Sweetening the aguas, says Ivan Calderon, co-owner with his brother Marco of the Taco Mesa and Taco Rosa restaurants (in Costa Mesa, Orange, Ladera Ranch, Mission Viejo, Newport Beach and Irvine), “enhances the flavor of the fruit; it does the same thing that salt does to food.” But he suggests using agave nectar instead of sugar, as he does with all his restaurants’ aguas frescas. The nectar (available at Trader Joe’s stores, Whole Foods, Ralphs and other grocery stores), is less cloying than sugar and more healthful (higher in fructose, lower in glucose than sugar), and it dissolves instantly.
If you don’t have agave syrup on hand, take a tip from bartenders and make a quick simple syrup by briefly boiling equal parts sugar and water in a pan. You can flavor the simple syrup with lavender, as the folks at the Hungry Cat do, or with other herbs or spices (a trick used by pastry chefs as well as bartenders).

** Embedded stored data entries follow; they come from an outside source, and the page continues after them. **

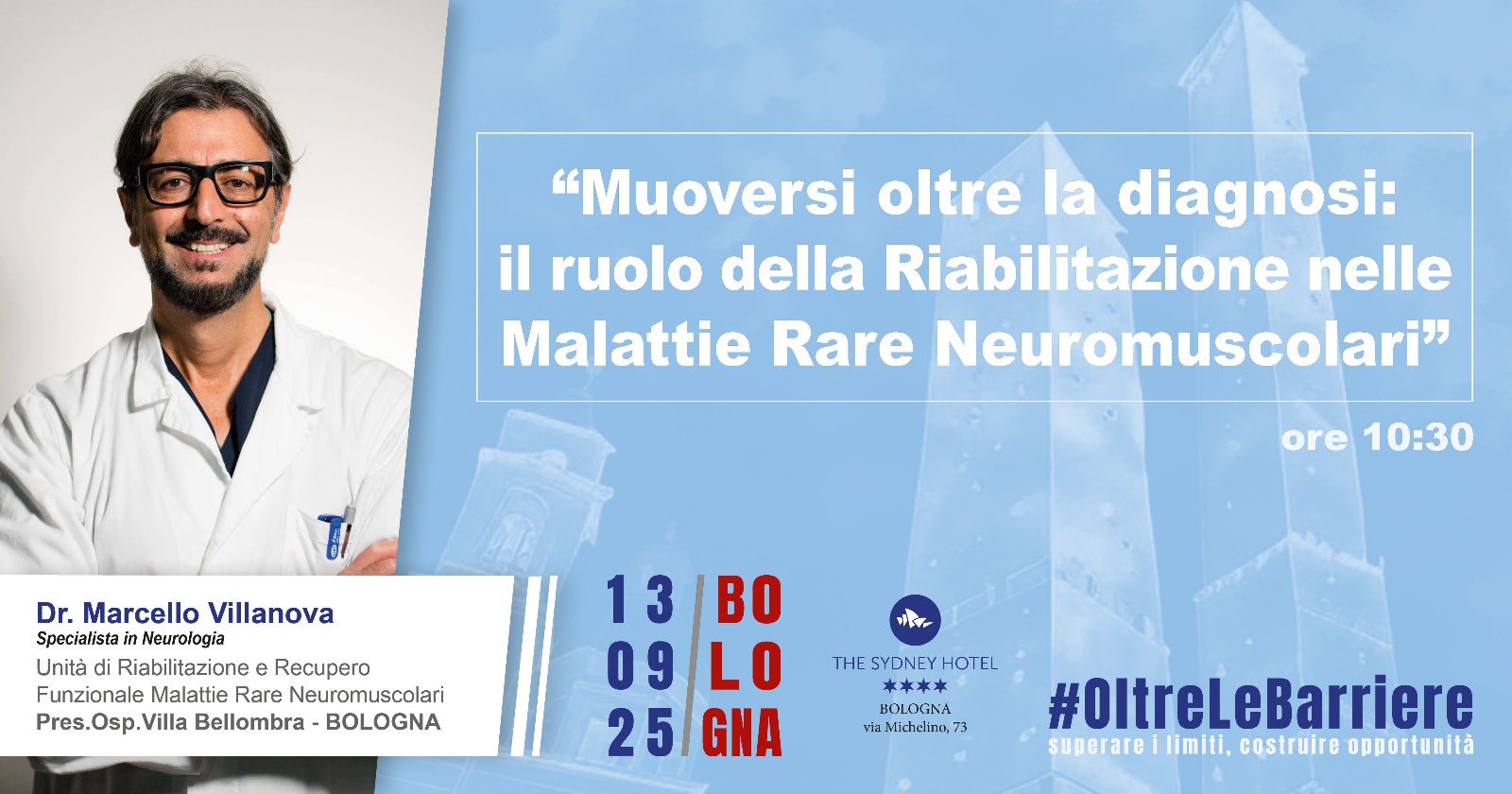 “Muoversi oltre la diagnosi: il ruolo della Riabilitazione nelle Malattie Rare Neuromuscolari”

ore 10:30

Dr. Marcello Villanova
Specialista in Neurologia
Unità di Riabilitazione e Recupero Funzionale Malattie Rare Neuromuscolari
Pres.Osp.Villa Bellombra - BOLOGNA

13
09
25

BO
LO
GNA

THE SYDNEY HOTEL
★★★★
BOLOGNA
via Michelino, 73

#OltreLeBarriere
superare i limiti, costruire opportunità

Use ripe fruit for aguas frescas, even fruit that’s slightly past its prime. You’re throwing it in the blender, after all, and you want the sweet rich notes of the fruit rather than its perfect appearance.
At his two Loteria Grills, the original at the Farmers Market on Fairfax and the newly opened restaurant in Hollywood, chef-owner Jimmy Shaw -- born and raised in Mexico City -- prominently displays the glass vitroleros.
Shaw combines a traditionalist’s approach and a chef’s creative flair when making his aguas. He’s outfitted his classic jars with spigots; he spikes his cucumber-lime agua with Serrano chile and a little salt. On a recent night behind the stoves of his new kitchen, Shaw shared a favorite trick. Make two batches of your favorite agua, he suggests, and freeze one batch in ice cube trays to use when serving. The agua fresca cubes won’t dilute the drink.
Improvisation (“Mexico is a land of masking tape and wire,” Shaw says) is as key an element as seasonality when making aguas frescas, so use whatever fruit you have handy. A ripe pineapple or papaya, a few pints of blackberries.
Then blend and balance out the flavors with a little sweetener, maybe some lemon or lime. Take the edge off your summertime thirst by tasting your agua as you make it.